◆ Assignment
Give back every record word for word, but keep the pictures out.

Records contained in a dataset:
+--
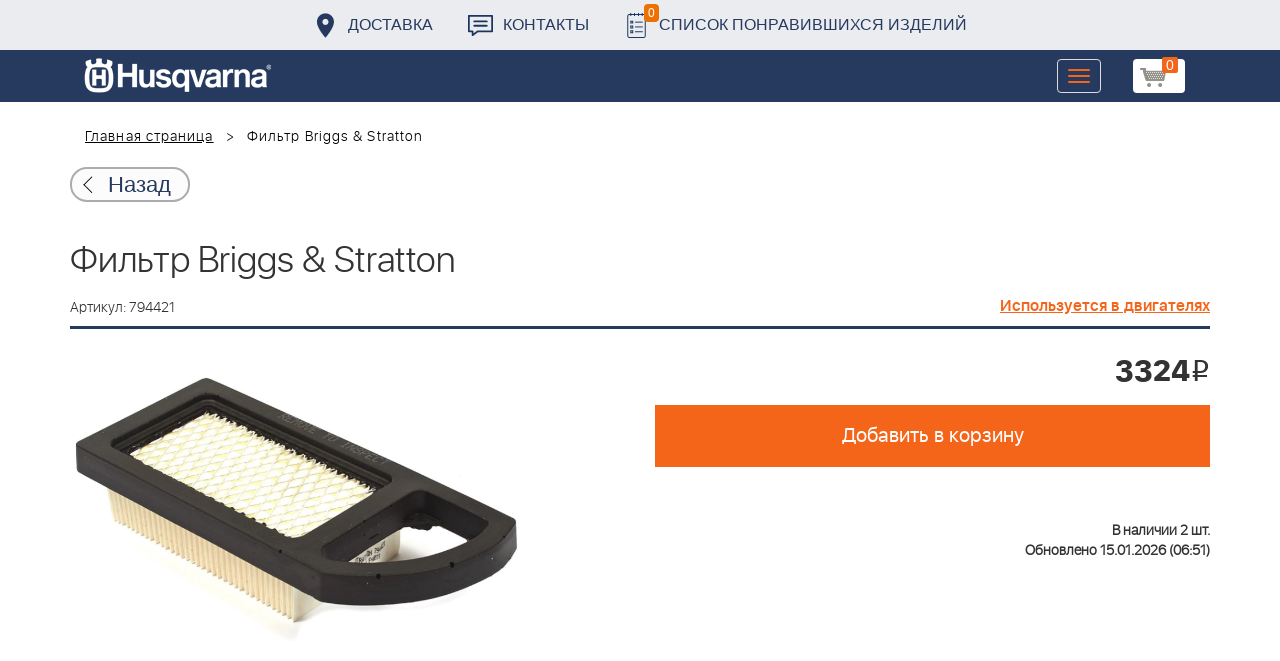

--- FILE ---
content_type: text/html; charset=UTF-8
request_url: https://benzolider.spb.ru/ajax/updatepricedetail.php
body_size: -62
content:
{"COST":3324}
+--
◆ Exercise result
--- FILE ---
content_type: text/html; charset=UTF-8
request_url: https://benzolider.spb.ru/ajax/updatepricedetail.php
body_size: -62
content:
{"COST":3324}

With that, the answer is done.